The irony is not lost on me that I am an improv teacher, which is about teaching people how to play and have fun, which is what I have the hardest time doing in my own life. (This is a classic case where the teacher teaches what he most needs to learn himself).
Since I was a little kid I have never experienced much joy. My mom would keep reminding me, “You were such a happy baby. What happened to you?”
Even the things that are supposed to bring most people joy, like going on vacation, don’t make me happy. I don’t really start enjoying myself on vacation until the last day when I know I am going home.
I had pretty much given up the idea of every feeling any sort of happiness in my life when someone in my group therapy was like, “You know, if you and Lauren have a baby, it will bring a lot more joy into your life.”
The idea of being a dad didn’t interest me that much, but I was interested in finding more joy.
So on July 2, 2016, we had Betsy, and I thought it was going to be an immediate joy-fest, but it wasn’t. In fact, the first three months were hell, and the months after that were sort of like purgatory.
When people would say, “How is Betsy?” or “How do you like being a dad?,” I had a stock answer: “It’s hard and I am tired.”
Then one day recently, I was taking care of Betsy, and we were in the living room rolling the green rubber ball on the brown coffee table. She was laughing and having a good time hiding the ball under the table and shrugging her shoulders like, “I don’t know where it went?”
My wife, Lauren, comes downstairs and she looks at both of us playing on the floor. And she says: “She brings you joy.”

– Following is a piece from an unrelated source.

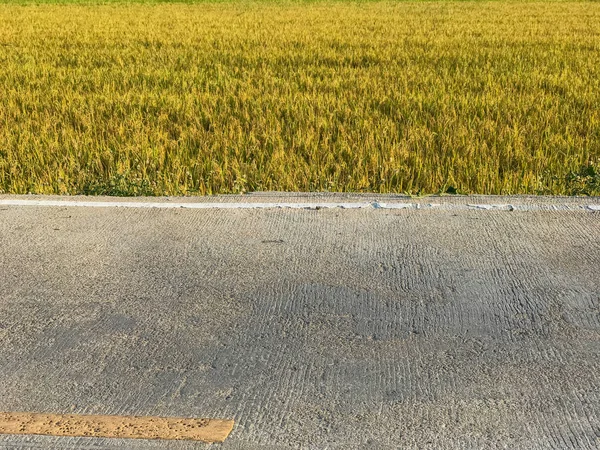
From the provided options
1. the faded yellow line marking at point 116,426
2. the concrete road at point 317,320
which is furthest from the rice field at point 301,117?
the faded yellow line marking at point 116,426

“What are you talking about?” I say.
“Betsy. She brings you joy. I can see it on your face,” Lauren says, like she caught me in lie. “This whole ‘It’s hard-d-d, I am tired-d-d.’ (Lauren’s imitation of me). It’s your schtick. You tell people you are miserable, but you aren’t. You really enjoy her.”
I hated hearing that because it was true. My wife left out another part, and that is that sometimes when I am enjoying myself I don’t even know it until someone like her points it out to me.
It’s like when I’m at party and someone throws out the idea of playing a board game, and I say, “No, I hate board games.” Then I force myself to play Scrabble and when it’s over, I am like, “That was fun. Really fun, like, I am surprised.” Like a child might say.
Before having a child of my own, I wouldn’t say I hated kids, but it was close. I would say I tolerated them, which is pretty much how I feel about myself. Now, when I hear a screaming kid in a restaurant it reminds me of Betsy. I love watching her get excited on Thursday mornings when the garbage truck pulls into the alley and she starts to point and scream with excitement. She sits on my lap riveted until it picks up everyone’s garbage and then she waves goodbye to the truck like she’s the Pope with one stiff hand as it leaves. We repeat the whole cycle again the next morning with the recycling truck.
And I love at night when I’m holding her in my arms and rocking her thinking, “How safe and secure you must feel right now,” as she closes her tiny little eyes and goes to sleep.
In these moments I feel pure joy, and I feel happy and sad that this will not last, that she will outgrow these simple things, that there will be a time when she will not fit in my arms or like playing with the empty La Criox can for half an hour.
Since having a kid the world seems a lot more scary to me, but it also seems a lot more fun and I have a lot more gratitude.
When Lauren was pregnant with Betsy, some people loved to give me unsolicited advice. The one thing that they would say was, “You are going to learn more from them than they will from you.” And even though I did not like to hear it at the time, they were right.
And yes, it is hard, and yes, I am still tired, but Betsy has given me permission to have more joy in my life, which can only make me a better person, father and improv teacher.